NGD: Schecter Sun Valley Super Shredder Exotic

For a Floyd set up I just take the thing out and put the strings on it out of the guitar. Then I string it first two strings with one spring adding the others as I go along . I've done this that many times that I can pretty much guess how sharp the strings need to be as I go across the guitar to end up with only a small tweak to the springs and tuning. intonation needs to be one at a time when everything is in place. All adjustments are done without tension and checked with a strobe tuner with the setup done.
 
Another thing about a Floyd is you can often pop the springs off ( holding the bar) and take the thing out of the guitar without even detuning it or unlocking the nut make the adjustment pop it back, add the springs and than tweak the spring and tuning to get back to your zero. On a fender you can even then take off the neck and you are still in tune when you pit it back on.
 
Steve Vai's tech always does :D


Perfect case of "just because _______ does it" doesn't automatically make it a good idea or true. Just illustrates the power we give to people we believe are somehow 'better' than or know more than us.

__Raw records__.
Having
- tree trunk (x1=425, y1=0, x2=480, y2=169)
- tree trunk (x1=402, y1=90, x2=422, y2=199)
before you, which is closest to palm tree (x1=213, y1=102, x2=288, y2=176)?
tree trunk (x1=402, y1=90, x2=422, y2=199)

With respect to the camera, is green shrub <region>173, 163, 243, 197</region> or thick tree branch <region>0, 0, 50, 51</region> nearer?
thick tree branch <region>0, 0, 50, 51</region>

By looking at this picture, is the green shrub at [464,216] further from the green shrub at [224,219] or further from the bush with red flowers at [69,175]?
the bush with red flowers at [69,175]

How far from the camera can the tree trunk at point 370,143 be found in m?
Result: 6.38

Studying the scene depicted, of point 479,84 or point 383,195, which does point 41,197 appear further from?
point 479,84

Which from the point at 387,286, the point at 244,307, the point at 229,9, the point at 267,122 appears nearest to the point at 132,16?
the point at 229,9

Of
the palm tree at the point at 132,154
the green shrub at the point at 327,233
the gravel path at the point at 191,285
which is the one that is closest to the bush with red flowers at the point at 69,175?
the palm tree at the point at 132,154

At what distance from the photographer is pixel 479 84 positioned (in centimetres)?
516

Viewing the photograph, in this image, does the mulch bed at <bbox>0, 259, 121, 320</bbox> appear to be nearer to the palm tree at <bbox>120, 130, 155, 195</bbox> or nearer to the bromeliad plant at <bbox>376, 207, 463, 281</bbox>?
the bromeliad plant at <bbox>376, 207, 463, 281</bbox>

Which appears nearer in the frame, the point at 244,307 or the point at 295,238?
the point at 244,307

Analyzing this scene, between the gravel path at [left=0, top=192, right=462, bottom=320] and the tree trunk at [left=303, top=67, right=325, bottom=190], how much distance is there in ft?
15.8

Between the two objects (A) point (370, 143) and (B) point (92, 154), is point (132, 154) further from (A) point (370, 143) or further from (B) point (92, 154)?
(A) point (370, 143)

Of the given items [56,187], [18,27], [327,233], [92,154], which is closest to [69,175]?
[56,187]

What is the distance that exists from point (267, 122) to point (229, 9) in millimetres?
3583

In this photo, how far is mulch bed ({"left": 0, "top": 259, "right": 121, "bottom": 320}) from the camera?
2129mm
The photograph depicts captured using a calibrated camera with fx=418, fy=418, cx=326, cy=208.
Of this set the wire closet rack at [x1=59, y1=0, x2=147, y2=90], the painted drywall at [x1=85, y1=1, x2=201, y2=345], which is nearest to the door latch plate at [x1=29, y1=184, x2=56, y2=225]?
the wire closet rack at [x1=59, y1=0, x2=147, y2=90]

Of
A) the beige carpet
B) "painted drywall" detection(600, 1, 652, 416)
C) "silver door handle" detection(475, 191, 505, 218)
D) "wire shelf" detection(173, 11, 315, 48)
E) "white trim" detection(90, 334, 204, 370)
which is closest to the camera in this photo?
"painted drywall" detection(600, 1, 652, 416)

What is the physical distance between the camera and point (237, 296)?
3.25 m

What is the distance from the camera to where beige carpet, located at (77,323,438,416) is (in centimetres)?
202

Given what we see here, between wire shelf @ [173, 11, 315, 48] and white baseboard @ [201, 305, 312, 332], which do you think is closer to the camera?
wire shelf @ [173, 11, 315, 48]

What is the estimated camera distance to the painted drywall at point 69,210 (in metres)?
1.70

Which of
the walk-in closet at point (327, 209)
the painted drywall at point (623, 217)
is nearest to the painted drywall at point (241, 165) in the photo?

__What to do__.
**1.** In the guitar forum thread, what tool is used to check the adjustments once the setup is done?
**2.** Return the part of the guitar forum thread between "Another thing about" and "it back on.", inclusive.
The records have no role in this exercise.

__Solutions to the exercise__.
**1.** A strobe tuner.

**2.**
Another thing about a Floyd is you can often pop the springs off ( holding the bar) and take the thing out of the guitar without even detuning it or unlocking the nut make the adjustment pop it back, add the springs and than tweak the spring and tuning to get back to your zero. On a fender you can even then take off the neck and you are still in tune when you pit it back on.